*Goal:* Drop all images and give the records again exactly.

[Stored items]
══════════════════════════════

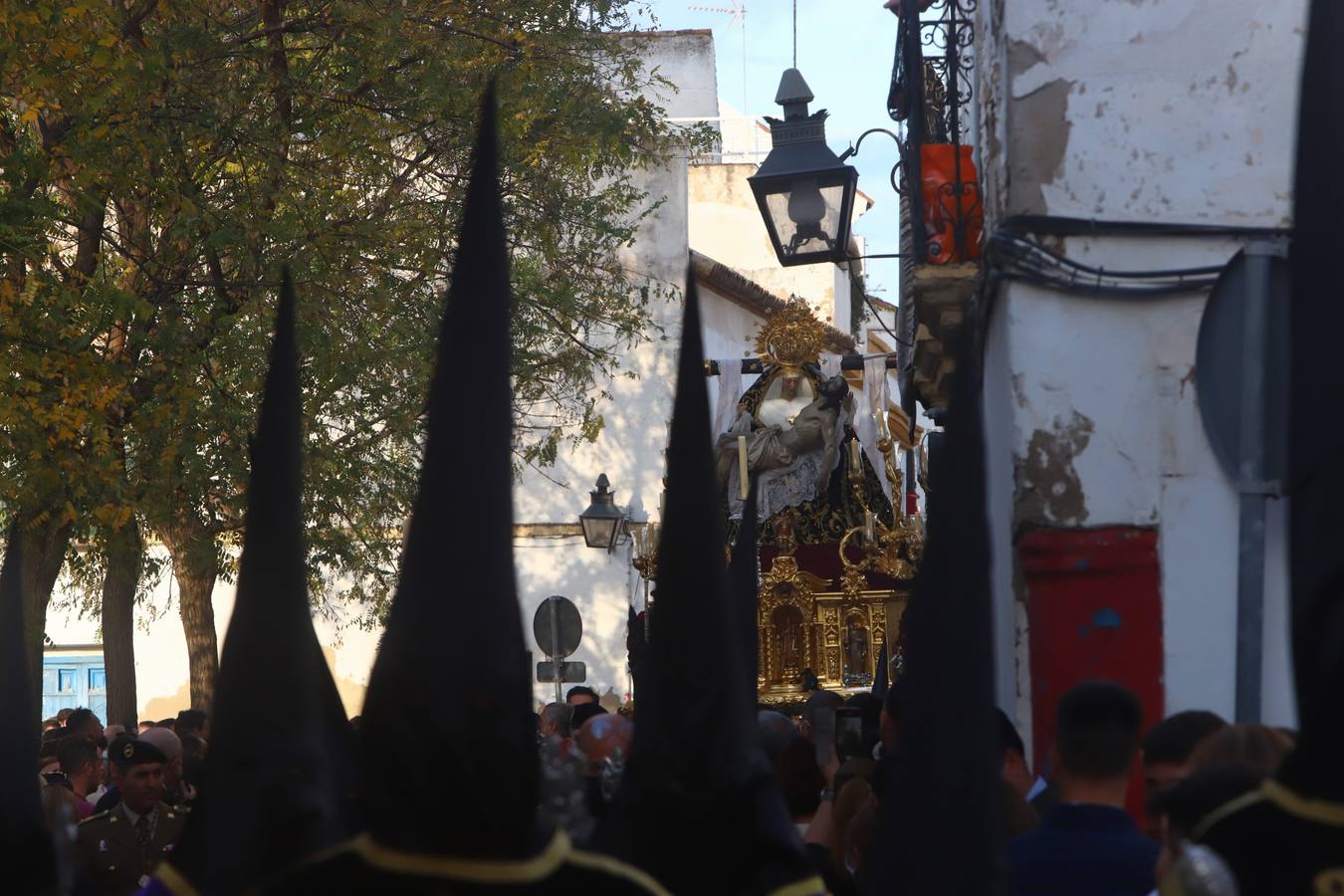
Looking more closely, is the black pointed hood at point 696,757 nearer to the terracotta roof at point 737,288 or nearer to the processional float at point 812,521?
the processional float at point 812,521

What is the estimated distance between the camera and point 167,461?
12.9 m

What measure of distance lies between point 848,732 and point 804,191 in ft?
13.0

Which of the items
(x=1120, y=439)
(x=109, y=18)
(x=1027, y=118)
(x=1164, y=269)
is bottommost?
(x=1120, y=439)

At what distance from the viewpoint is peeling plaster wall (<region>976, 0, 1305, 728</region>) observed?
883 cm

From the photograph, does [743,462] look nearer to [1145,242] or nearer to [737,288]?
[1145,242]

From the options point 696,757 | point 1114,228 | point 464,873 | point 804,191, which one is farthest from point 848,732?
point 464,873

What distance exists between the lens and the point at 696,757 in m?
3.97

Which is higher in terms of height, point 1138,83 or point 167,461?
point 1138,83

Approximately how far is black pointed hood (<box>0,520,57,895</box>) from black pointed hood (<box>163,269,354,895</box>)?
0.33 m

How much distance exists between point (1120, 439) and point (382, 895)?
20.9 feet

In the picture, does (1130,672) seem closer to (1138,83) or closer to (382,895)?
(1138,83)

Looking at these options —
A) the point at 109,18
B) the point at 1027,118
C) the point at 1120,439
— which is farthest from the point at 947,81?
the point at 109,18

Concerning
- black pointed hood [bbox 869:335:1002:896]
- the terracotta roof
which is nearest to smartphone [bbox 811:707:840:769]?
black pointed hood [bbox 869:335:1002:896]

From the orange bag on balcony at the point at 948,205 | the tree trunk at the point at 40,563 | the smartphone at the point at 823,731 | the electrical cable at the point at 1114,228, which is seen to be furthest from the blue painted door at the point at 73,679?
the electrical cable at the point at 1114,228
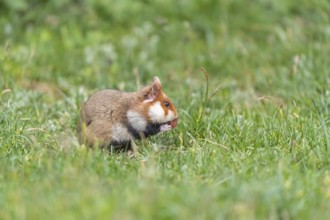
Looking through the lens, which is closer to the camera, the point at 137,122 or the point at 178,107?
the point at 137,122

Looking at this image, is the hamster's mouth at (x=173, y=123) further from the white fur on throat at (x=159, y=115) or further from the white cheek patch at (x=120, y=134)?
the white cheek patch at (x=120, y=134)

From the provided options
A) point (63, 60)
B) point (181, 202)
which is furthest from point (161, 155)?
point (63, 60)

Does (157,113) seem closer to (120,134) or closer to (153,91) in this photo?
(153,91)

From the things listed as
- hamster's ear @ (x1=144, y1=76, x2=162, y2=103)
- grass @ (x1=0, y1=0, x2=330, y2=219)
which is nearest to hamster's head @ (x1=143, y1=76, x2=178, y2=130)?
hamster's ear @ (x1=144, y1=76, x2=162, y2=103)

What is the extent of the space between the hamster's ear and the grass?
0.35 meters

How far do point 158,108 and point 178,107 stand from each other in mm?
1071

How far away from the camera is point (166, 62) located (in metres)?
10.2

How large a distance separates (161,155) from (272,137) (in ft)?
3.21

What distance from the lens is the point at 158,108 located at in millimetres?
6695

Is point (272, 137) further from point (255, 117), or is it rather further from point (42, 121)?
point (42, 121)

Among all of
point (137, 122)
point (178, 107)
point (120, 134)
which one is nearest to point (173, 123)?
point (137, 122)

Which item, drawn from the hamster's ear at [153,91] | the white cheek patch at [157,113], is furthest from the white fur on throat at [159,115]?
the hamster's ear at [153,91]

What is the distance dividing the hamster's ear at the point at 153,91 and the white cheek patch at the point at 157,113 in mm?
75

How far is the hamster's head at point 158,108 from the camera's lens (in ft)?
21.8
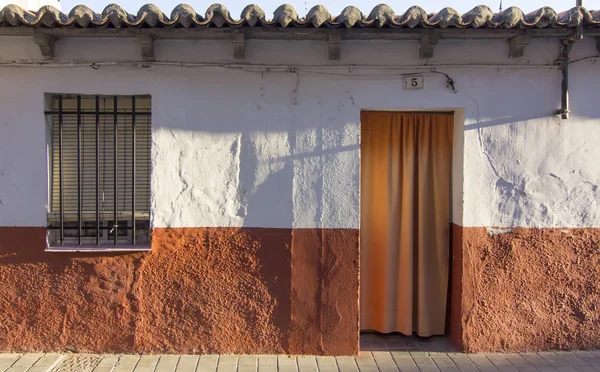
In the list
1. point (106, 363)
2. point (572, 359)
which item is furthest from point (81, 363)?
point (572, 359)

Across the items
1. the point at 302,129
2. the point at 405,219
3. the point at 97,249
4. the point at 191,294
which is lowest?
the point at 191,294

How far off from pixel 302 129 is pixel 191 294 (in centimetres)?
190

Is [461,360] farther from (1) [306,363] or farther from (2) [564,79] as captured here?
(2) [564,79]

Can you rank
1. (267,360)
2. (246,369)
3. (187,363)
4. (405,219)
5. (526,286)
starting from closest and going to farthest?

══════════════════════════════

*Result of this task:*
Looking more closely, is the black pointed hood at point 696,757 nearer to the terracotta roof at point 737,288 or nearer to the processional float at point 812,521?
the processional float at point 812,521

What is the estimated distance between the camera and point 167,461?
12.9 m

What measure of distance lies between point 848,732 and point 804,191 in ft?
13.0

Which of the items
(x=1120, y=439)
(x=109, y=18)
(x=1027, y=118)
(x=1164, y=269)
is bottommost?
(x=1120, y=439)

At what distance from the viewpoint is peeling plaster wall (<region>976, 0, 1305, 728</region>) observed?
883 cm

From the photograph, does [743,462] look nearer to [1145,242] or nearer to [737,288]?
[1145,242]

From the options point 696,757 | point 1114,228 | point 464,873 | point 804,191, which one is farthest from point 848,732?
point 464,873

What distance exists between the lens and the point at 696,757 in m?
3.97

Which is higher in terms of height, point 1138,83 or point 167,461?
point 1138,83

Approximately how far is black pointed hood (<box>0,520,57,895</box>) from black pointed hood (<box>163,269,354,895</box>)?
0.33 m

How much distance exists between point (1120, 439) and point (382, 895)?
20.9 feet

In the picture, does (1130,672) seem closer to (1138,83) or closer to (382,895)?
(1138,83)

Looking at these options —
A) the point at 109,18
B) the point at 1027,118
C) the point at 1120,439
— which is farthest from the point at 947,81?
the point at 109,18

Concerning
- black pointed hood [bbox 869:335:1002:896]
- the terracotta roof
which is nearest to smartphone [bbox 811:707:840:769]?
black pointed hood [bbox 869:335:1002:896]

From the orange bag on balcony at the point at 948,205 | the tree trunk at the point at 40,563 | the smartphone at the point at 823,731 | the electrical cable at the point at 1114,228, which is seen to be furthest from the blue painted door at the point at 73,679?
the electrical cable at the point at 1114,228
Looking through the lens, which is closer to the camera, the point at 137,122 or the point at 178,107?
the point at 137,122

Looking at this image, is the hamster's mouth at (x=173, y=123) further from the white fur on throat at (x=159, y=115) or further from the white cheek patch at (x=120, y=134)?
the white cheek patch at (x=120, y=134)

From the provided options
A) point (63, 60)
B) point (181, 202)
which is furthest from point (161, 155)?
point (63, 60)

Does (157,113) seem closer to (120,134) or closer to (153,91) in this photo?
(153,91)

From the things listed as
- hamster's ear @ (x1=144, y1=76, x2=162, y2=103)
- grass @ (x1=0, y1=0, x2=330, y2=219)
which is nearest to hamster's head @ (x1=143, y1=76, x2=178, y2=130)?
hamster's ear @ (x1=144, y1=76, x2=162, y2=103)

What is the extent of the space between the hamster's ear and the grass?
0.35 meters

How far do point 158,108 and point 178,107 stand from each other in mm?
1071

How far away from the camera is point (166, 62) located (in metres)?
10.2

How large a distance separates (161,155) from (272,137) (in ft)?
3.21

What distance from the lens is the point at 158,108 located at in millimetres?
6695

Is point (272, 137) further from point (255, 117), or is it rather further from point (42, 121)?
point (42, 121)

Among all of
point (137, 122)
point (178, 107)
point (120, 134)
which one is nearest to point (173, 123)?
point (137, 122)

Which item, drawn from the hamster's ear at [153,91] | the white cheek patch at [157,113], is furthest from the white fur on throat at [159,115]?
the hamster's ear at [153,91]

What is the distance dividing the hamster's ear at the point at 153,91 and the white cheek patch at the point at 157,113 in mm?
75

How far is the hamster's head at point 158,108 from the camera's lens (in ft)?
21.8
In the list
1. point (106, 363)
2. point (572, 359)
which item is furthest from point (81, 363)?
point (572, 359)

Across the items
1. the point at 302,129
2. the point at 405,219
3. the point at 97,249
4. the point at 191,294
which is lowest?
the point at 191,294

How far off from pixel 302 129 is pixel 191 294 (in centimetres)?
190

Is [461,360] farther from (1) [306,363] or farther from (2) [564,79] as captured here?
(2) [564,79]

Can you rank
1. (267,360)
2. (246,369)
3. (187,363)
4. (405,219)
5. (526,286)
starting from closest and going to farthest?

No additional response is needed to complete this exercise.